→ **Consignes**
- 1) Répondez à ces questions sur la critique de la pièce, d'après ce qu'elle dit :
(a) Qui signe l'architecture du Théâtre 13 ?
(b) En combien de temps la pièce raconte-t-elle toute la guerre de Troie ?
(c) Quels deux personnages se battent à coups d'insultes métaphoriques ?
- 2) Mettez à jour le passage de la critique de la pièce qui commence aux mots « Ensuite, le projet » et s'arrête après « l’impression d’une contrefaçon. ». Remplacez-y « une heure vingt » par « une heure et demie ».
- 3) Prolongez la critique de la pièce sur la guerre de Troie à partir de l'endroit où elle s'arrête.

→ **Extrait à lire**
○ ○ ○ ○ ○
Superpositions
Déjà, le détour au Théâtre 13 n’est pas sans surprise. On y découvre un théâtre en hémicycle, moderne et confortable, conçu pour bien voir et bien entendre de partout. Un petit bijou d’architecture signé Éric Pannetier.
Ensuite, le projet du Théâtre Mantois qui nous propose « La guerre de Troie (en moins de deux !) » est un projet ambitieux qui fait appel à bien des corps de métier. Comment raconter toute la guerre de Troie en une heure vingt sans s’emmêler les pinceaux et en rendant l’ensemble attractif ? C’est le pari de cette pièce. Forcément, même si le pari est tenu et même si l’ambition nous parvient, c’est un peu comme lorsqu’on visite les monuments d’Europe en miniature dans un parc dédié : l’impression est stupéfiante, l’idée est géniale mais on a indubitablement l’impression d’une contrefaçon.
Pourtant, l’histoire, tellement rocambolesque, de ces dieux et demi-dieux nous parvient malgré tout grâce à plusieurs facteurs. D’abord, l’écriture, car il y en a une, malgré les nombreuses réécritures qui ont vu ce texte remanié, malgré les nombreux auteurs antiques convoqués. Il y en a une portée par un souffle épique mêlé à une modernité de langage, comme quand Achille et Ajax se battent à coup d’insultes métaphoriques, on croirait presque entendre du Léo Ferré.
○ ○ ○ ○ ○
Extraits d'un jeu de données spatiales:
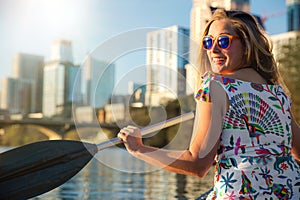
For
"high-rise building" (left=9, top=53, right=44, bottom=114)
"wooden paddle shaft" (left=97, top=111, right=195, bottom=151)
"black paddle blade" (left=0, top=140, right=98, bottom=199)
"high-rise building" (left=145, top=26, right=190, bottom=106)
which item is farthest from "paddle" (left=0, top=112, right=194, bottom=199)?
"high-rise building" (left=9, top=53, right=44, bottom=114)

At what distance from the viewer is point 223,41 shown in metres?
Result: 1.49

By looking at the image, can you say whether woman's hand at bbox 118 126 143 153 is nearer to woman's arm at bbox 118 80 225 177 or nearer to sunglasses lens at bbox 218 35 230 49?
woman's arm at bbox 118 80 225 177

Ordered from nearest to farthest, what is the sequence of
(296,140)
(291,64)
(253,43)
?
○ ○ ○ ○ ○
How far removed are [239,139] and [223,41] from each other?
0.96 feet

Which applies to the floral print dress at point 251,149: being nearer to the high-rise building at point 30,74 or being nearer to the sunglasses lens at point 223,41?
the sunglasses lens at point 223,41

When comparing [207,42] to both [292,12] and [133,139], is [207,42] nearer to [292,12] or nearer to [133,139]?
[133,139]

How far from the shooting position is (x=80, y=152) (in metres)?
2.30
○ ○ ○ ○ ○
→ **Réponses dans l'ordre**
- 1)
(a) Éric Pannetier.
(b) En une heure vingt.
(c) Achille et Ajax.

- 2)
Ensuite, le projet du Théâtre Mantois qui nous propose « La guerre de Troie (en moins de deux !) » est un projet ambitieux qui fait appel à bien des corps de métier. Comment raconter toute la guerre de Troie en une heure et demie sans s’emmêler les pinceaux et en rendant l’ensemble attractif ? C’est le pari de cette pièce. Forcément, même si le pari est tenu et même si l’ambition nous parvient, c’est un peu comme lorsqu’on visite les monuments d’Europe en miniature dans un parc dédié : l’impression est stupéfiante, l’idée est géniale mais on a indubitablement l’impression d’une contrefaçon.

- 3)
© Laure Ricouard
Ensuite, l’économie de moyens : une table, des chaises, de la lumière, qui fait la part belle aux costumes, superposition encore une fois des époques de l’antique au contemporain. Comme les demi-jupes longues à motifs treillis des guerriers face à Troie, semblables aux robes de princesses sorties d’un char d’assaut. Un autre élément encore n’est pas à négliger, c’est la musique au piano, qui accompagne tout le spectacle, une composition originale de Christian Roux, qui colle parfaitement à ce qui nous est raconté, qui nous entraine entre concerto classique et musique pour films muets. Et les chansons aussi, drôles et écrites, qui s’inspirent de la chanson de geste et convoquent ici le Moyen-Age, où le Graal, le cheval de Troie et les westerns se chevauchent.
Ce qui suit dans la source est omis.